Monday, 21 March 2011

LC and Orthorexia

I have sometimes questioned my interest in diet.  Reading back what I have written with regard to intermittent fasting for example, I have wondered if I have a 'disorder' and not really known about it.  I mean - not eating for 24hrs rubs so strongly against societal norms!

But I don't do calorie restriction.  I do one or two 24 hr fasts a week.  I don't avoid carbohydrates (although I do eat them 'episodically'), and I focus on REAL foods in as fresh a state as possible.  I try to emphasise seasonal food (roots in colder weather and fruits in summer)  I eat until full.  That doesn't seem too unreasonable does it?  If anything, to me, the chronic calorie restriction of conventional diets appears to scream 'eating disorder'. 

The guy in this story seems to be at an extreme end of things, taking the LC paradigm to a disturbing conclusion,
  • Sam Monkhouse, who's 21 and from Portsmouth, says he's very conscious about the types of foods he eats.  "I follow a high protein diet and don't eat carbs.Sam shows how he exercises during work breaks "Ninety per cent of the time, I only eat cottage cheese, natural yoghurt, eggs and chicken."I eat these foods because I want to have a good body." Sam also has a regimented fitness regime."I work-out twice a day, seven times a week.

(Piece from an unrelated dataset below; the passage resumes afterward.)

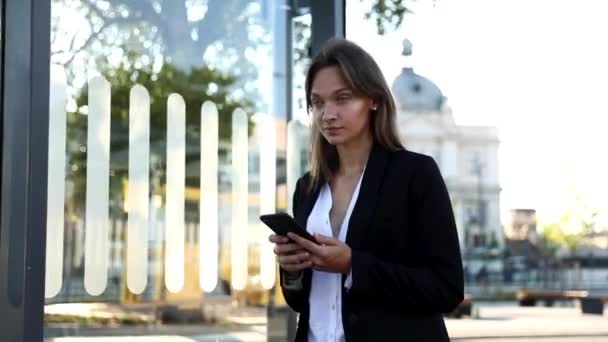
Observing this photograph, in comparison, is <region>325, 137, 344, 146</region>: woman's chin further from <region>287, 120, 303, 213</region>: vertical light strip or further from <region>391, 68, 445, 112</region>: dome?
<region>391, 68, 445, 112</region>: dome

I work in a factory and at lunchtimes I do weights, sit-ups, and press-ups in one of the equipment rooms."When I get home I then go for a 45 minute run and do more toning and high-impact exercises. "All in all, I probably spend more than two hours a day working out."If I eat a burger, which probably happens once in a blue moon, I have to burn it off straight away because I know it will turn into fat and I don't want fat on my body."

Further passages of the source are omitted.